Expect a cold-start period. A freshly configured agent with empty memory is generic and frustrating. It takes roughly a week of daily use before accumulated corrections, preferences, and working examples make the agent genuinely useful for your project. This ramp-up is predictable, not a sign that memory isn’t working. Push through the first few days of mediocre results, correct generously, and the agent will catch up.
Related Patterns
- Depends on: Harness (Agentic) — the harness stores and loads memory entries.

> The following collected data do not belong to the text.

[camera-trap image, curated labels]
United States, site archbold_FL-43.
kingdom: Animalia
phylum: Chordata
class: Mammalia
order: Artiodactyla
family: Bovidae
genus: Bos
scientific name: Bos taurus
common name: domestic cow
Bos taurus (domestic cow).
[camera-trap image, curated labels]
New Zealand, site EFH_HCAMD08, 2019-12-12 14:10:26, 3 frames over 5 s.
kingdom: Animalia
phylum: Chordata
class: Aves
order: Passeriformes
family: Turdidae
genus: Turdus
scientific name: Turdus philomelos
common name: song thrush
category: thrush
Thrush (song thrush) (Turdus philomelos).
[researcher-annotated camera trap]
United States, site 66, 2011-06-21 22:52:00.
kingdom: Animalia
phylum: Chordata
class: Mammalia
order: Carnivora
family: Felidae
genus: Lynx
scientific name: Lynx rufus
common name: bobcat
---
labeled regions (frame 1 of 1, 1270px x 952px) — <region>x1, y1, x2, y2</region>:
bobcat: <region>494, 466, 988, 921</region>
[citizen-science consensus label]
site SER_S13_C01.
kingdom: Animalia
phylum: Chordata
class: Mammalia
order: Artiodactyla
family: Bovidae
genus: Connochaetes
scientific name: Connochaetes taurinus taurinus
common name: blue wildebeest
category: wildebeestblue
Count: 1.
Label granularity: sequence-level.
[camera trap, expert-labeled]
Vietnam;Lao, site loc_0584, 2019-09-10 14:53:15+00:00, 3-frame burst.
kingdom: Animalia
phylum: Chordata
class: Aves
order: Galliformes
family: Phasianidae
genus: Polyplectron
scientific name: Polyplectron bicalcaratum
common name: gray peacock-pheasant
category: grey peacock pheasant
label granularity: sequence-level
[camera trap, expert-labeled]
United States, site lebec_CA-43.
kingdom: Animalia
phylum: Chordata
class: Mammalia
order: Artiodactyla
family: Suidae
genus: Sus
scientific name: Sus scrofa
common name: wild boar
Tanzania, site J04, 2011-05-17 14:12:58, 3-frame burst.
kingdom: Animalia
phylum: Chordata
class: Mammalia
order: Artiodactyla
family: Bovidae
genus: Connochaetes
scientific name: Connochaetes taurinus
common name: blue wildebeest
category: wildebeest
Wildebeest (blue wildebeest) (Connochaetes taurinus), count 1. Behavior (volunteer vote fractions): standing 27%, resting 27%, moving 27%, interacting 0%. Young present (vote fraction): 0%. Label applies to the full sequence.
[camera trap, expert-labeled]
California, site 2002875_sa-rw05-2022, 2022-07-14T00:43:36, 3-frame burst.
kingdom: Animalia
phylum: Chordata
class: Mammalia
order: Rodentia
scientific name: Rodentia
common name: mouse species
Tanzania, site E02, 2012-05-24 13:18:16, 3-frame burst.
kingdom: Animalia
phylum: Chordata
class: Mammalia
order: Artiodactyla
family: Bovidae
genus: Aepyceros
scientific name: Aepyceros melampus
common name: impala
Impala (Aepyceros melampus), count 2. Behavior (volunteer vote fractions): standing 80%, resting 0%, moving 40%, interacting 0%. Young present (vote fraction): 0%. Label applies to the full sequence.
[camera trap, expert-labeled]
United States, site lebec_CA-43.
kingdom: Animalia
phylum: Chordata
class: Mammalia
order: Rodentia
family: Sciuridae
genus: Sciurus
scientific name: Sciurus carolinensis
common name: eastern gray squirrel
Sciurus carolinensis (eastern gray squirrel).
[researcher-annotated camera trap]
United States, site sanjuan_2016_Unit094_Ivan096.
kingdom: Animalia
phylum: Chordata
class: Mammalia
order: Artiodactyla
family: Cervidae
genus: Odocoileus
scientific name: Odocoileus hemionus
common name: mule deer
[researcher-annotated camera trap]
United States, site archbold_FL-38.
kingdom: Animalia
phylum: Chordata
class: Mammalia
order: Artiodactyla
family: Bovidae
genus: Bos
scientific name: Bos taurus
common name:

- Contrasts with: Instruction File — instruction files are human-authored; memory is experience-accumulated.
- Uses: Context Engineering — memory is context that persists across sessions.
- Enables: Progress Log — memory captures learnings; progress logs capture actions.
- Depends on: Context Window — memory competes for space in the finite window.
- Uses: Hook — automated memory extraction runs as a scheduled hook on conversation history.
- Relates to: Compaction — decay is to long-term memory what compaction is to in-session context.
- Relates to: Steering Loop — automated extraction is a feedback loop on memory quality.
- Enabled by: Architecture Decision Record — ADRs are a form of project memory that persists across sessions and team changes.
Sources
- OpenAI introduced persistent memory for ChatGPT in February 2024, making it the first major AI assistant to retain user preferences and corrections across sessions. The feature established the pattern of accumulated, user-visible memory entries that this article describes.
- Anthropic’s Claude Code introduced file-based memory through CLAUDE.md files, where project conventions and accumulated learnings are stored as plain text that loads automatically at session start. This approach treats memory as editable, version-controlled documents rather than opaque database entries.
- Mem0, founded by Taranjeet Singh and Deshraj Yadav in January 2024, built the first dedicated open-source memory layer for AI agents, providing infrastructure for storing, retrieving, and managing persistent agent memories at scale.
- The semantic, episodic, and procedural memory taxonomy that underpins modern agent memory design traces to Endel Tulving, who distinguished episodic from semantic memory in Elements of Episodic Memory (1983). Agent memory systems map directly onto his categories.
- Felix Craft and Nat Eliason documented months of production agent use at The Masinov Company in “How to Hire an AI” (2026), providing first-person evidence for memory decay heuristics, the cold-start ramp-up period, and automated nightly extraction cycles that harvest durable facts from conversation history.
- The access-frequency decay model draws on Hermann Ebbinghaus’s forgetting curve (1885), which established that biological memories decay exponentially unless reinforced through retrieval. Modern agent memory systems apply the same principle: memories accessed often resist decay, while unretrieved memories fade.